DirectX and OptiX do have some overlap in the core driver implementation, that’s correct. What that could imply is that there is more work happening in Luisa’s “CUDA” backend implementation compared to their DirectX backend. I would be very hard to speculate without a serious analysis of both backends, and some profiling to understand if Luisa’s CUDA/OptiX backend is going as fast as possible.

The author’s explanation for the performance gap is “probably because DirectX is a lower level API featuring inline ray tracing, thus having less overhead.” That might be true, and it could be the complete explanation, or perhaps there is more shader code generated in the OptiX case for some reason. If that is approximately the entire reason, then it will be interesting to see how this changes with the upcoming SER API.

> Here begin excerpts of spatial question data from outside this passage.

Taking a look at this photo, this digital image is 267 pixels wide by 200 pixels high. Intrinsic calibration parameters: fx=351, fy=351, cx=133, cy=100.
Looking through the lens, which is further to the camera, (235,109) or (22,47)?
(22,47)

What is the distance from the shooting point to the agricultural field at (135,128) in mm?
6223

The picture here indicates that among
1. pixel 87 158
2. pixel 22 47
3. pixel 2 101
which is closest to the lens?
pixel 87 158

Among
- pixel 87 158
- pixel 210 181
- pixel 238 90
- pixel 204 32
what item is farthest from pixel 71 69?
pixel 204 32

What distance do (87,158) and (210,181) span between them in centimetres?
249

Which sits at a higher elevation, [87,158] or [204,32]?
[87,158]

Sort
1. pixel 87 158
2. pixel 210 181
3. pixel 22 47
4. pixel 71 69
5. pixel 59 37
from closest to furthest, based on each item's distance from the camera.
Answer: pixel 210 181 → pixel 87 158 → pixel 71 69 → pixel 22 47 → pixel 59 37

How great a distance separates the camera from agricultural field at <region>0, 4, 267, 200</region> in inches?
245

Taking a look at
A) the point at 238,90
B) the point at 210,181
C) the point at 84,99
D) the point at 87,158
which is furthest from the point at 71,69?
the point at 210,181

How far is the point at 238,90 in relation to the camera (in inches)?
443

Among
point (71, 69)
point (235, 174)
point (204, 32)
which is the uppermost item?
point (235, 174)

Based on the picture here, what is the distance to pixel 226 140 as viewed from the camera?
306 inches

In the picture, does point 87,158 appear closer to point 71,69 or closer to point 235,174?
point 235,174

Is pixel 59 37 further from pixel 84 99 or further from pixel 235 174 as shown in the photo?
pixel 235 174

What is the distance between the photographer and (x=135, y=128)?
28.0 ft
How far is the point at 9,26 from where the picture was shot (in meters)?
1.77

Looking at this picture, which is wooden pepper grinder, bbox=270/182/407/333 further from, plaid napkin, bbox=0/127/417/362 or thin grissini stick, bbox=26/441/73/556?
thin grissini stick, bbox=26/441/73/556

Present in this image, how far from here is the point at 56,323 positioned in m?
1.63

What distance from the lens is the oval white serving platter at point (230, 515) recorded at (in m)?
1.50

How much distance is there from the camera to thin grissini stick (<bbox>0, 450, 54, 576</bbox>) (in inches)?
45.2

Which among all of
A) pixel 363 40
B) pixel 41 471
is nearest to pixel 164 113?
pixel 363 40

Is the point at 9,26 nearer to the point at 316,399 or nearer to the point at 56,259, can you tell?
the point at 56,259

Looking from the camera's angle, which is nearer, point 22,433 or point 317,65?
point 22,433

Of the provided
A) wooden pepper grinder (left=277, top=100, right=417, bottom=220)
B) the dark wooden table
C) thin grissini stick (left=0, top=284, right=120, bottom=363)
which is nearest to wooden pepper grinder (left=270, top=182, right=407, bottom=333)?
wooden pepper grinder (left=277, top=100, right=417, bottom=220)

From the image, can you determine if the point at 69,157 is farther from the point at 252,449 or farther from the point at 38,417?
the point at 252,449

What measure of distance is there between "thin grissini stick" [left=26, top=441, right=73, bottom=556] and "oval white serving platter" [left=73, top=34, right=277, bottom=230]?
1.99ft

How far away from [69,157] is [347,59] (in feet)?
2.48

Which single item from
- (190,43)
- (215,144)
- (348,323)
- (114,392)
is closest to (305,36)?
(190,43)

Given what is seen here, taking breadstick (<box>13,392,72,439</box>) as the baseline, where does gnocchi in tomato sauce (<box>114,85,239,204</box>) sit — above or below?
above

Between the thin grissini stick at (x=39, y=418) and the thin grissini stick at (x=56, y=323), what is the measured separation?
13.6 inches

A very brief glance at the Luisa code gives me the impression that the authors are doing the right things and have taken some care, but a complete understand of the performance differences might take longer. It would be useful to verify whether the isolated traversal performance is identical as expected, and if so what the traversal/shading split is and thus what the actual shading-only slowdown is in each case. Since there’s some variance across tests, that might suggest the slowdown could be related to a feature that is used in varying amounts. If the perf gap is primarily shading, then there might be relatively easy ways to isolate whether this perf gap mostly belongs to calling convention differences, or register allocation, or just pure shading code, or something else.